WRITTEN PROBLEM: Write out each line exactly as it stands, please.

RECORDS SHOWN:

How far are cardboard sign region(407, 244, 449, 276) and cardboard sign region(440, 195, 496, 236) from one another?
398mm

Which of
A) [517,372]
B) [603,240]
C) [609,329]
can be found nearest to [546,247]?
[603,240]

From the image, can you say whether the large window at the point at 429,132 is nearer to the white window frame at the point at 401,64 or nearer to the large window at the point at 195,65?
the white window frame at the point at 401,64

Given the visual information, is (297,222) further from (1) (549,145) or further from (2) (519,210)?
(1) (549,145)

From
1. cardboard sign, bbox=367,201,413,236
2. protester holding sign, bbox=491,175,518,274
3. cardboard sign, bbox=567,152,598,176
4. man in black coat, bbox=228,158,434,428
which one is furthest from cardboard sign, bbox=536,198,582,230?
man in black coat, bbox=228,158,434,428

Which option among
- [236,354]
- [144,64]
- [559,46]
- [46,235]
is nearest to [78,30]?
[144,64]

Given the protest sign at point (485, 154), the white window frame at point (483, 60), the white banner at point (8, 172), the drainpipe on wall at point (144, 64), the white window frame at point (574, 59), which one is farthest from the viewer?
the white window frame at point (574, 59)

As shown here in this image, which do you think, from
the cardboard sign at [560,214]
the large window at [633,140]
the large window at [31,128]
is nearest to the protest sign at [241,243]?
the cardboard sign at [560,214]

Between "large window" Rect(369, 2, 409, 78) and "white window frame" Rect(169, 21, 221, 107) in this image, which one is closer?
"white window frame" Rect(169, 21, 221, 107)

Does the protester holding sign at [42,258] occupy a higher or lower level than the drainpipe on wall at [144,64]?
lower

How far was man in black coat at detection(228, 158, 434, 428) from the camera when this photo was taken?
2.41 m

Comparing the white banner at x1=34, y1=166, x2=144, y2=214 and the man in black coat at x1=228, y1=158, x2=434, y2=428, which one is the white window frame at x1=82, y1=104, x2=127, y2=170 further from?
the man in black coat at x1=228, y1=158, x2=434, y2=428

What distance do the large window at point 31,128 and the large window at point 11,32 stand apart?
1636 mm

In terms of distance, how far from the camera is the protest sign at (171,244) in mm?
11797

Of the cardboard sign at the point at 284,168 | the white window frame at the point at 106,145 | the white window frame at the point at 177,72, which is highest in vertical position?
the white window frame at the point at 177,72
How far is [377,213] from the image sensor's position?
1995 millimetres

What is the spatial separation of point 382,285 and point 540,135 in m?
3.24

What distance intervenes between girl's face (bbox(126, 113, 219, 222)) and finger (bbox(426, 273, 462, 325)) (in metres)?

SOLVED EXERCISE:
How far are cardboard sign region(407, 244, 449, 276) and cardboard sign region(440, 195, 496, 236) from one another?
398mm

Which of
A) [517,372]
B) [603,240]
C) [609,329]
can be found nearest to [546,247]?
[603,240]

From the image, can you say whether the large window at the point at 429,132 is nearer to the white window frame at the point at 401,64 or nearer to the large window at the point at 195,65?
the white window frame at the point at 401,64

Given the visual information, is (297,222) further from (1) (549,145) or further from (2) (519,210)?
(1) (549,145)

From
1. cardboard sign, bbox=367,201,413,236
2. protester holding sign, bbox=491,175,518,274
3. cardboard sign, bbox=567,152,598,176
4. man in black coat, bbox=228,158,434,428
which one is furthest from cardboard sign, bbox=536,198,582,230?
man in black coat, bbox=228,158,434,428

Which option among
- [236,354]
- [144,64]
- [559,46]
- [46,235]
is nearest to [78,30]?
[144,64]

Given the protest sign at point (485, 154), the white window frame at point (483, 60), the white banner at point (8, 172), the drainpipe on wall at point (144, 64), the white window frame at point (574, 59), which one is farthest from the viewer?
the white window frame at point (574, 59)

As shown here in this image, which do you think, from
the cardboard sign at [560,214]
the large window at [633,140]
the large window at [31,128]
is nearest to the protest sign at [241,243]?
the cardboard sign at [560,214]

Between "large window" Rect(369, 2, 409, 78) and "white window frame" Rect(169, 21, 221, 107) in this image, which one is closer?
"white window frame" Rect(169, 21, 221, 107)

Does the protester holding sign at [42,258] occupy a higher or lower level than the drainpipe on wall at [144,64]?
lower

How far was man in black coat at detection(228, 158, 434, 428) from the camera when this photo was taken?
2.41 m

Comparing the white banner at x1=34, y1=166, x2=144, y2=214 and the man in black coat at x1=228, y1=158, x2=434, y2=428, which one is the white window frame at x1=82, y1=104, x2=127, y2=170 further from?
the man in black coat at x1=228, y1=158, x2=434, y2=428

What distance do the large window at point 31,128 and the large window at point 11,32 stand apart?
1636 mm

In terms of distance, how far from the camera is the protest sign at (171,244) in mm?
11797

Of the cardboard sign at the point at 284,168 | the white window frame at the point at 106,145 | the white window frame at the point at 177,72, which is highest in vertical position?
the white window frame at the point at 177,72
How far is [377,213] from the image sensor's position?
1995 millimetres

What is the spatial separation of point 382,285 and point 540,135 in m?
3.24

What distance intervenes between girl's face (bbox(126, 113, 219, 222)) and finger (bbox(426, 273, 462, 325)) (in metres)?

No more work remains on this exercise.